Лицо южанина на миг потемнело, потом он мотнул головой:
— Еще чего!
— Хотел бы я так — мерзнуть никогда не придется! — вырвалось у мальчишки.
— А пламенем вулкана хорошо костер разводить! — Кайе встряхнул короткими волосами — разговор явно его забавлял, и, похоже, он перестал думать о стертой памяти найденыша. — Только ты забываешь про то, чем питается наша Сила. Если подхватит — все. Думаешь, умирают мало? Конечно, те, что стоят внизу — чаще… А если не хватит своей, можно взять у других.
— Как скажешь, али. У меня нет силы, но если вдруг есть, я отдам всю до капли…
— Ты так ничего и не понял, — юноша провел рукой по его волосам, словно погладил зверька. — Впрочем…
Глаза блеснули.
— Тебе ведь нечего терять, так? Я кое над чем подумаю…
Огонек вздохнул еле слышно, глядя, как тень крадется к сияющей блестке воды на цветке:сильные назначены распоряжаться жизнями слабых, так говорил эльо-дани.
— Твоя воля, али….- только и прошептал Огонек.
Юноша тихо, вдруг нерешительно откликнулся:
— Попробуй мне просто поверить. Просто жить здесь…
Огонек хотел что-то сказать, но на дорожку упала тень. А потом еще одна.
Огонек вскинулся — рядом стоял пожилой человек, с властным лицом, в простой темной одежде из мягкой тонкой шерсти — длинной одежде, запахнутой — не как у Кайе. Его волосы были повязаны полосатым платком — видимо, так у них тоже носили. А следом на тропинку шагнул Къятта.
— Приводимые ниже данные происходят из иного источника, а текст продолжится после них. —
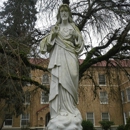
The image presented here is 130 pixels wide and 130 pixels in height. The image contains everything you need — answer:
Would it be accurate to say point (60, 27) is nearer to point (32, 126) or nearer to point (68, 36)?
point (68, 36)

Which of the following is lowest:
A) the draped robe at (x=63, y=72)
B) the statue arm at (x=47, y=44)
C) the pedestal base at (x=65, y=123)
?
the pedestal base at (x=65, y=123)

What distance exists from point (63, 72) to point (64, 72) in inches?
0.8

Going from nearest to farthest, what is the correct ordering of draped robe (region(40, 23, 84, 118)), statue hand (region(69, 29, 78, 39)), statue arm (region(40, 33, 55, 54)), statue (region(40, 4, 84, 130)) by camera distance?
statue (region(40, 4, 84, 130)) → draped robe (region(40, 23, 84, 118)) → statue arm (region(40, 33, 55, 54)) → statue hand (region(69, 29, 78, 39))

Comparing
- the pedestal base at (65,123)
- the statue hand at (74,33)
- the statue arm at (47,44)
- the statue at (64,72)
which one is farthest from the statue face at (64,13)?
the pedestal base at (65,123)

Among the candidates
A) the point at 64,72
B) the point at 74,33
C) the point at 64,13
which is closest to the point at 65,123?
the point at 64,72

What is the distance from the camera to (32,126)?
88.1 feet

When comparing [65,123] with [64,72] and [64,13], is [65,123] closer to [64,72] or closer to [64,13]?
[64,72]

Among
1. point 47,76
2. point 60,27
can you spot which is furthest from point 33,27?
point 60,27

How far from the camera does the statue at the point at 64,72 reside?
12.3ft

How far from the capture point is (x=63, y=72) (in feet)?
13.6

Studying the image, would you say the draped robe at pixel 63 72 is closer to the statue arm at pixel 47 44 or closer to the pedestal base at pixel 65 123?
the statue arm at pixel 47 44

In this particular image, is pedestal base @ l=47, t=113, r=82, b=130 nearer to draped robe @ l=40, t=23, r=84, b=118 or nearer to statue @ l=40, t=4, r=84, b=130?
statue @ l=40, t=4, r=84, b=130

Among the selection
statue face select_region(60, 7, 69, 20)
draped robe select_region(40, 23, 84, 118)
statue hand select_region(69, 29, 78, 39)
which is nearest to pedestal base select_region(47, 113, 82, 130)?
draped robe select_region(40, 23, 84, 118)

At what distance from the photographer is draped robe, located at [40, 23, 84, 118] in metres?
4.00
— Так, — заговорил человек, глядя на Огонька. — Ты, значит?
Мальчишка вскочил, вмиг пересохшее горло выдало наполовину невнятные звуки:
— Я… я Огонек, али…
— Этот его уже выпустил, — проговорил Къятта голосом, в котором сквозило желание свернуть кому-нибудь шею. Желательно младшему брату.
— Он чист, — Кайе поднялся, положил руку Огоньку на плечо, (показалось — рука горячее стала) — И он мой. Память… ну ее, ни к чему. И… и все, довольно!
Пожилой человек нетерпеливо двинул рукой, веля молчать внуку и говорить Огоньку. Он то ли не обратил внимания на слова Кайе, то ли намеренно показал, что не желает принимать их всерьез.
— Я полукровка, и ничего не помню, — сказал подросток тихо: — Эсса далеко… вы меня примете, Сильнейший? я быстро всему учусь, и буду делать что велят…
— Да такие, как этот, не сгодятся даже в мусорщики… — голос Къятты был прямо медовым. — Ты ведь выяснил, братишка, почему это чучело несло такую чушь? Неужто совсем пустота?
— Да! То есть ничего важного! — с вызовом и совсем не убедительно выкрикнул Кайе, почти с ненавистью покосившись на брата.
— А где же тот уканэ?
— Тот, снявший браслет, дедушка. Чего мне было ждать? В Бездне!
Тот, кого назвали, дедушкой, кивнул — поверил, видимо. Неужто настолько доверчив? — подумалось Огоньку, — Или его нечаянный покровитель не лжет никогда, поэтому в голову не пришло? Но ведь он знает, что ничего не прочли, и сам говорил… почему он вступился за меня?
— Жаль, северяне покинули нас, — веселье прозвучало в голосе пожилого — не похоже, что он всерьез испытывал сожаление. — А то бы захватили с собой подарочек.
— А они бы… могли сделать так, чтобы я вспомнил? — холодея от собственной наглости, пролепетал Огонек.